----- Text excerpt -----

The Great Barrier Reef - A World Heritage under Grave Threat

Last update: April 3, 2023 in Nature Facts
The Great Barrier Reef - A World Heritage under Grave Threat
The Great Barrier Reef © Pniesen |

The coral in Australia's Great Barrier Reef is under great pressure from a range of threats influenced by human activity.

With increasing sea temperatures, the corals become susceptible to diseases and bleaching - they stress and release symbiotic algae, and eventually die. This Australian reef has already experienced two mass coral bleaching events in the last 15 years. The latest one, in 2002, was very severe and aerial surveys showed that almost 60% of reefs experienced bleaching of some degree.

On top of this, threats of increasing sea temperature also mean ocean acidification (the oceans absorb more atmospheric CO2) and rising sea levels. Both present a huge risk to the ecosystem, reef communities and other organisms that use calcium to build their skeletons. Climate change is also responsible for tropical cyclones.

----- Dataset extract -----

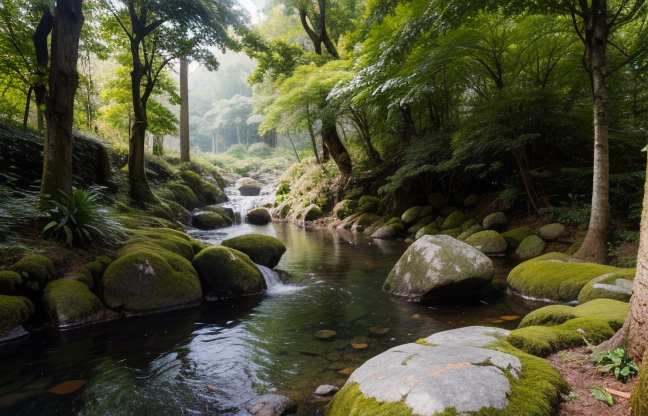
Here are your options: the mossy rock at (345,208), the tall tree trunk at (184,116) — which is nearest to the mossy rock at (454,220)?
the mossy rock at (345,208)

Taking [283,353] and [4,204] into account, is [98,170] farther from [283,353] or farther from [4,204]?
[283,353]

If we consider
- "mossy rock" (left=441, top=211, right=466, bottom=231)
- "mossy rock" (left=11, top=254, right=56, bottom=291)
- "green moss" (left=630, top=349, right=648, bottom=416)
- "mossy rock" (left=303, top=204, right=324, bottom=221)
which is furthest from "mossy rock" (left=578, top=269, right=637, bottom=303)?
"mossy rock" (left=303, top=204, right=324, bottom=221)

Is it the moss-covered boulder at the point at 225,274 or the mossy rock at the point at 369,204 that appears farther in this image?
the mossy rock at the point at 369,204

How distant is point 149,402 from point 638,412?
3.56m

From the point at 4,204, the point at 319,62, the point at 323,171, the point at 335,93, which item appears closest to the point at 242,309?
A: the point at 4,204

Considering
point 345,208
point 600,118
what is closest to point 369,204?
point 345,208

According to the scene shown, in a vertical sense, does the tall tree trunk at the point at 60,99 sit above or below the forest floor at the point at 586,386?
above

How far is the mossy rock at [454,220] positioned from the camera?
465 inches

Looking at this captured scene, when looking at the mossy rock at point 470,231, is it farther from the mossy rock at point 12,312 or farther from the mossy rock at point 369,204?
the mossy rock at point 12,312

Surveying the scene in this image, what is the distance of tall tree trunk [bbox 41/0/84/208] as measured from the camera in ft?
19.6

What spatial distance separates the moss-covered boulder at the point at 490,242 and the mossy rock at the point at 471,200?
3.12 metres

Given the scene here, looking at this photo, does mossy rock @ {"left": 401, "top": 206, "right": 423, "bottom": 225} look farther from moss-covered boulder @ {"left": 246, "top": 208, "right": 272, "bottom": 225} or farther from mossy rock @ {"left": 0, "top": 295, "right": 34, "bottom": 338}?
mossy rock @ {"left": 0, "top": 295, "right": 34, "bottom": 338}

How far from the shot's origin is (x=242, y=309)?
5.93 meters

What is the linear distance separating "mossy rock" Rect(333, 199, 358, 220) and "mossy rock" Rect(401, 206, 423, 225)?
3.92m
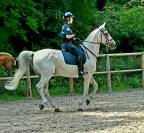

-----

## Required work
a) Print the portion of the Great Barrier Reef article that begins at the words "Last update: April" and stops after the words "of some degree.".
b) Proceed with the article on threats to the Great Barrier Reef, continuing the text from its final sentence.
The records are separate material with no connection to the article on the Great Barrier Reef.

## Results for each task
a)
Last update: April 3, 2023 in Nature Facts
The Great Barrier Reef - A World Heritage under Grave Threat
The Great Barrier Reef © Pniesen |

The coral in Australia's Great Barrier Reef is under great pressure from a range of threats influenced by human activity.

With increasing sea temperatures, the corals become susceptible to diseases and bleaching - they stress and release symbiotic algae, and eventually die. This Australian reef has already experienced two mass coral bleaching events in the last 15 years. The latest one, in 2002, was very severe and aerial surveys showed that almost 60% of reefs experienced bleaching of some degree.

b)
The Reef is also under threat because of attacks from the crown-of-thorns starfish, a carnivorous predator that preys on certain types of coral. Again, this threat is ultimately caused, albeit inadvertently, by human impact: as intensive farming efforts and urban run-off allow industrial nutrients to flow into rivers, ending up in the oceans. This polluted water stimulates the increase in population of this predatory starfish species, resulting in the eventual attack against coral reefs. Poor water quality due to excess nutrients also encourages the spread of infectious diseases among corals.

The fishing industry brings an annual profit over $1 billion to Australia, but it has a huge impact on Great Barrier Reef. As a result of “drag effect”, many protected species of sea life in the reed are caught in the nets.

The Great Barrier Reef is a natural paradise with thousands species of fish, sharks and rays, marine turtles and more than 30 species of sea mammals. Unsurprisingly, therefore, the region attracts a lot of tourists. Ironically the very act of people wanting to appreciate and marvel at nature can put it at risk as cruise and sightseeing vessels sometimes add to the problems by spilling oil, creating shipping accidents or simply generating water pollution. All in all, these threats don’t leave much hope of conservation for the Great Barrier Reef; and according to the findings of a report published in Proceedings of the National Academy of Sciences, corals have fallen by nearly 50% in the last 30 years.

We can only hope that, by generating greater awareness of the threats we can control and the risks our actions present, we can go some way to encouraging people to take action and turn the tide on the gradual destruction of one of the world’s most important natural features.